*The data:*
▼
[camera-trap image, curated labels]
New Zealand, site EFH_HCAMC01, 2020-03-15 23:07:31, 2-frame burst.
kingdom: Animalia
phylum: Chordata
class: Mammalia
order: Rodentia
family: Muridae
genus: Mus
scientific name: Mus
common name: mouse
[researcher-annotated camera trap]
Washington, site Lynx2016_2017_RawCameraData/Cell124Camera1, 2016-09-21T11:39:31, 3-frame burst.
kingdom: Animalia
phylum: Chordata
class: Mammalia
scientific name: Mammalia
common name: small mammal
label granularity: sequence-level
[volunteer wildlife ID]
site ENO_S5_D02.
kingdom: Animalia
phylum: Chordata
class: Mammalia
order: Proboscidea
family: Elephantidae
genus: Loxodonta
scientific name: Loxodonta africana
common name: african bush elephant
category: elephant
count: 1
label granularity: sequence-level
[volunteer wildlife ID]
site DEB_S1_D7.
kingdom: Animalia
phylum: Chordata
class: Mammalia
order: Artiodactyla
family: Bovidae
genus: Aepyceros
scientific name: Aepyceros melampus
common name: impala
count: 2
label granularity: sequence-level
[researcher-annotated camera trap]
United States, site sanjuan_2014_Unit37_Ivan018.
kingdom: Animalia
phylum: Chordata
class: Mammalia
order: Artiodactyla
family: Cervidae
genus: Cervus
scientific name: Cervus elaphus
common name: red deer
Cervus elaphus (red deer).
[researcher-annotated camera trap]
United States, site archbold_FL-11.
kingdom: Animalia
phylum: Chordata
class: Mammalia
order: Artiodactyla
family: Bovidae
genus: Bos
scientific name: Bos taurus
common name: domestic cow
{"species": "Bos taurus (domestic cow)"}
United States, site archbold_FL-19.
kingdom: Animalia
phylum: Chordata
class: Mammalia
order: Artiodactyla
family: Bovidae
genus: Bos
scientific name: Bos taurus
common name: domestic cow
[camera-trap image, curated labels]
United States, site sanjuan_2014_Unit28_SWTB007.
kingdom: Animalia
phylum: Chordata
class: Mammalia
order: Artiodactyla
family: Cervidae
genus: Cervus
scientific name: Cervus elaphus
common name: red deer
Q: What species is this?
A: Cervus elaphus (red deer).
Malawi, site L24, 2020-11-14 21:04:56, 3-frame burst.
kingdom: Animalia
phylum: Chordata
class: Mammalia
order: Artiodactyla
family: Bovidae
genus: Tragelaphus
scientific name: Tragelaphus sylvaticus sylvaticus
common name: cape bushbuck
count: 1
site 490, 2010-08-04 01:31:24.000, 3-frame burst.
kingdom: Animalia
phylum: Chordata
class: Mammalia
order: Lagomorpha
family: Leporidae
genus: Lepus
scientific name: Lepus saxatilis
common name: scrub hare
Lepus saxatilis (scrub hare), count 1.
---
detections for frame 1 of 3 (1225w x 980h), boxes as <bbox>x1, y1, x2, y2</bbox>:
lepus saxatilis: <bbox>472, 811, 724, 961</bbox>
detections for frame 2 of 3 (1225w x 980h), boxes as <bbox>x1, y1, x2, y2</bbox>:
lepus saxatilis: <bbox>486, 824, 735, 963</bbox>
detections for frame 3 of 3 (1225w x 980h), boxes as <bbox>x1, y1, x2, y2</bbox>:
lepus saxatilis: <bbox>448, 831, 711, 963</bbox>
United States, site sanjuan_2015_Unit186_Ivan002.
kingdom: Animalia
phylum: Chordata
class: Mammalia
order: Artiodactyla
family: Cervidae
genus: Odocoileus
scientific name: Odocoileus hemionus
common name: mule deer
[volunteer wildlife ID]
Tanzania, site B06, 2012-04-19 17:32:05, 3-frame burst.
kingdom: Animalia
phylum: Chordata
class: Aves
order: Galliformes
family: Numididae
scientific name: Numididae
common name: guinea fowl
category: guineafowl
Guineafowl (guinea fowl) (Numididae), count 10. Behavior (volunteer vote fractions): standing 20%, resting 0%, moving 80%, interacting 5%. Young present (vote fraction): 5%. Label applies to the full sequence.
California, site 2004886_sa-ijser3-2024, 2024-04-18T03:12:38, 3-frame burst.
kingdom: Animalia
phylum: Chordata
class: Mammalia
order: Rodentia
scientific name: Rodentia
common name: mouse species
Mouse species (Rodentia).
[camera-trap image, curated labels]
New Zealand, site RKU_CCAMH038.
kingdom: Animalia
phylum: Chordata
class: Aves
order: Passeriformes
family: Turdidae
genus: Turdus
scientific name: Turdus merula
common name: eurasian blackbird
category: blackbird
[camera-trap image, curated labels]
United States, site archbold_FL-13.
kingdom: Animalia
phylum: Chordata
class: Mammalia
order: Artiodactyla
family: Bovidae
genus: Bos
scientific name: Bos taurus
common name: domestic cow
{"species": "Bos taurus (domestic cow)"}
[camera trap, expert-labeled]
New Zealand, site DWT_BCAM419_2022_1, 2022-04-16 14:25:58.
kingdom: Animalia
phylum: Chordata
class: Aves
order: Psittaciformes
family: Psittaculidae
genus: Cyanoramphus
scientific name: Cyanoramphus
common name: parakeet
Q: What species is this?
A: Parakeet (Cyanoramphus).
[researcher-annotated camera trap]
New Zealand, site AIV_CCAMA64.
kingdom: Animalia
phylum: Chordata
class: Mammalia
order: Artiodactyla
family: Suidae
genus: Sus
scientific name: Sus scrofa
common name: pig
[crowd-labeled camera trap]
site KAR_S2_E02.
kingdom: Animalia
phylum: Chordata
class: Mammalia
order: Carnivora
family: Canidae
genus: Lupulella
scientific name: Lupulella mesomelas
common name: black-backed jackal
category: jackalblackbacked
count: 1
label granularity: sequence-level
▲
Transcribe every record above exactly as it appears.

*Result of the task:*
[camera-trap image, curated labels]
New Zealand, site EFH_HCAMC01, 2020-03-15 23:07:31, 2-frame burst.
kingdom: Animalia
phylum: Chordata
class: Mammalia
order: Rodentia
family: Muridae
genus: Mus
scientific name: Mus
common name: mouse
[researcher-annotated camera trap]
Washington, site Lynx2016_2017_RawCameraData/Cell124Camera1, 2016-09-21T11:39:31, 3-frame burst.
kingdom: Animalia
phylum: Chordata
class: Mammalia
scientific name: Mammalia
common name: small mammal
label granularity: sequence-level
[volunteer wildlife ID]
site ENO_S5_D02.
kingdom: Animalia
phylum: Chordata
class: Mammalia
order: Proboscidea
family: Elephantidae
genus: Loxodonta
scientific name: Loxodonta africana
common name: african bush elephant
category: elephant
count: 1
label granularity: sequence-level
[volunteer wildlife ID]
site DEB_S1_D7.
kingdom: Animalia
phylum: Chordata
class: Mammalia
order: Artiodactyla
family: Bovidae
genus: Aepyceros
scientific name: Aepyceros melampus
common name: impala
count: 2
label granularity: sequence-level
[researcher-annotated camera trap]
United States, site sanjuan_2014_Unit37_Ivan018.
kingdom: Animalia
phylum: Chordata
class: Mammalia
order: Artiodactyla
family: Cervidae
genus: Cervus
scientific name: Cervus elaphus
common name: red deer
Cervus elaphus (red deer).
[researcher-annotated camera trap]
United States, site archbold_FL-11.
kingdom: Animalia
phylum: Chordata
class: Mammalia
order: Artiodactyla
family: Bovidae
genus: Bos
scientific name: Bos taurus
common name: domestic cow
{"species": "Bos taurus (domestic cow)"}
United States, site archbold_FL-19.
kingdom: Animalia
phylum: Chordata
class: Mammalia
order: Artiodactyla
family: Bovidae
genus: Bos
scientific name: Bos taurus
common name: domestic cow
[camera-trap image, curated labels]
United States, site sanjuan_2014_Unit28_SWTB007.
kingdom: Animalia
phylum: Chordata
class: Mammalia
order: Artiodactyla
family: Cervidae
genus: Cervus
scientific name: Cervus elaphus
common name: red deer
Q: What species is this?
A: Cervus elaphus (red deer).
Malawi, site L24, 2020-11-14 21:04:56, 3-frame burst.
kingdom: Animalia
phylum: Chordata
class: Mammalia
order: Artiodactyla
family: Bovidae
genus: Tragelaphus
scientific name: Tragelaphus sylvaticus sylvaticus
common name: cape bushbuck
count: 1
site 490, 2010-08-04 01:31:24.000, 3-frame burst.
kingdom: Animalia
phylum: Chordata
class: Mammalia
order: Lagomorpha
family: Leporidae
genus: Lepus
scientific name: Lepus saxatilis
common name: scrub hare
Lepus saxatilis (scrub hare), count 1.
---
detections for frame 1 of 3 (1225w x 980h), boxes as <bbox>x1, y1, x2, y2</bbox>:
lepus saxatilis: <bbox>472, 811, 724, 961</bbox>
detections for frame 2 of 3 (1225w x 980h), boxes as <bbox>x1, y1, x2, y2</bbox>:
lepus saxatilis: <bbox>486, 824, 735, 963</bbox>
detections for frame 3 of 3 (1225w x 980h), boxes as <bbox>x1, y1, x2, y2</bbox>:
lepus saxatilis: <bbox>448, 831, 711, 963</bbox>
United States, site sanjuan_2015_Unit186_Ivan002.
kingdom: Animalia
phylum: Chordata
class: Mammalia
order: Artiodactyla
family: Cervidae
genus: Odocoileus
scientific name: Odocoileus hemionus
common name: mule deer
[volunteer wildlife ID]
Tanzania, site B06, 2012-04-19 17:32:05, 3-frame burst.
kingdom: Animalia
phylum: Chordata
class: Aves
order: Galliformes
family: Numididae
scientific name: Numididae
common name: guinea fowl
category: guineafowl
Guineafowl (guinea fowl) (Numididae), count 10. Behavior (volunteer vote fractions): standing 20%, resting 0%, moving 80%, interacting 5%. Young present (vote fraction): 5%. Label applies to the full sequence.
California, site 2004886_sa-ijser3-2024, 2024-04-18T03:12:38, 3-frame burst.
kingdom: Animalia
phylum: Chordata
class: Mammalia
order: Rodentia
scientific name: Rodentia
common name: mouse species
Mouse species (Rodentia).
[camera-trap image, curated labels]
New Zealand, site RKU_CCAMH038.
kingdom: Animalia
phylum: Chordata
class: Aves
order: Passeriformes
family: Turdidae
genus: Turdus
scientific name: Turdus merula
common name: eurasian blackbird
category: blackbird
[camera-trap image, curated labels]
United States, site archbold_FL-13.
kingdom: Animalia
phylum: Chordata
class: Mammalia
order: Artiodactyla
family: Bovidae
genus: Bos
scientific name: Bos taurus
common name: domestic cow
{"species": "Bos taurus (domestic cow)"}
[camera trap, expert-labeled]
New Zealand, site DWT_BCAM419_2022_1, 2022-04-16 14:25:58.
kingdom: Animalia
phylum: Chordata
class: Aves
order: Psittaciformes
family: Psittaculidae
genus: Cyanoramphus
scientific name: Cyanoramphus
common name: parakeet
Q: What species is this?
A: Parakeet (Cyanoramphus).
[researcher-annotated camera trap]
New Zealand, site AIV_CCAMA64.
kingdom: Animalia
phylum: Chordata
class: Mammalia
order: Artiodactyla
family: Suidae
genus: Sus
scientific name: Sus scrofa
common name: pig
[crowd-labeled camera trap]
site KAR_S2_E02.
kingdom: Animalia
phylum: Chordata
class: Mammalia
order: Carnivora
family: Canidae
genus: Lupulella
scientific name: Lupulella mesomelas
common name: black-backed jackal
category: jackalblackbacked
count: 1
label granularity: sequence-level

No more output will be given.